MATERIAL PROVIDED =>
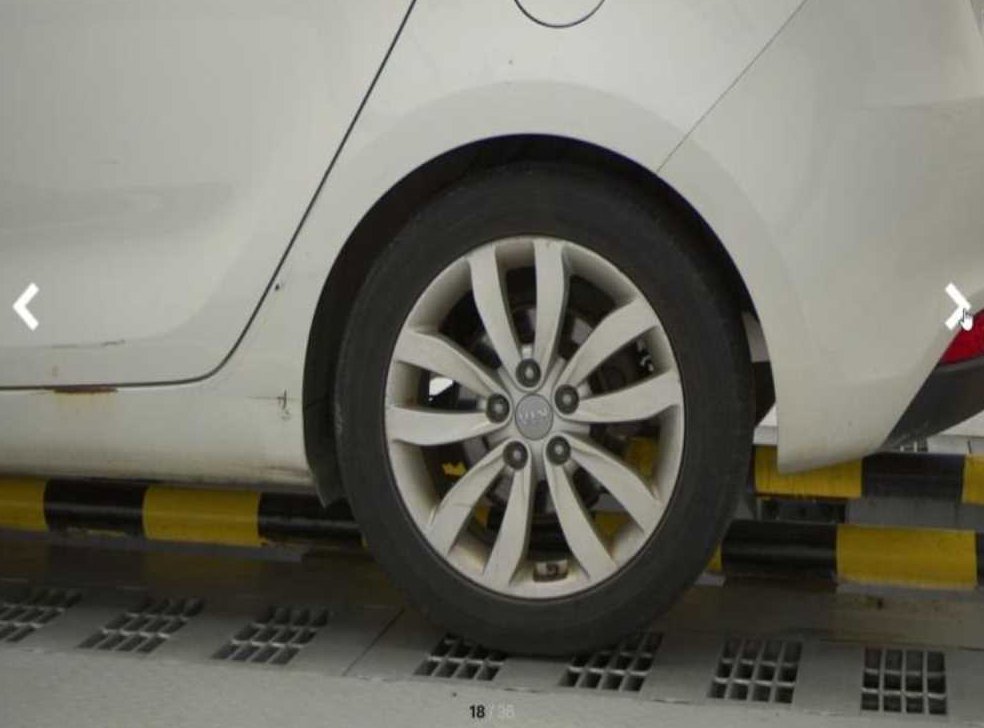 기아 카렌스 1.7 VGT 프레스티지 사진 5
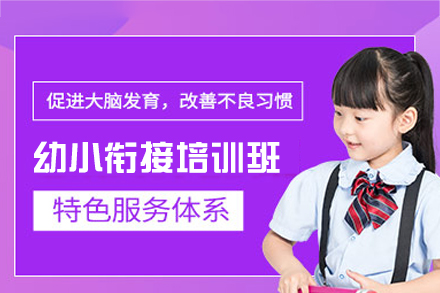 厦门幼小衔接班课程特色解析|定制化教学方案推荐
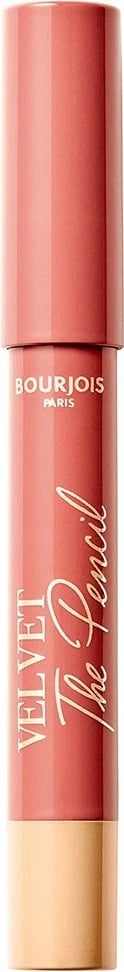 Laps për buzë Bourjois Velvet The Pencil 01-Nudifull, 1.8g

TASK TO COMPLETE => The listing above, line by line: print it exactly, but not its pictures.

OUTPUT OF THE TASK =>
 기아 카렌스 1.7 VGT 프레스티지 사진 5
 厦门幼小衔接班课程特色解析|定制化教学方案推荐
 Laps për buzë Bourjois Velvet The Pencil 01-Nudifull, 1.8g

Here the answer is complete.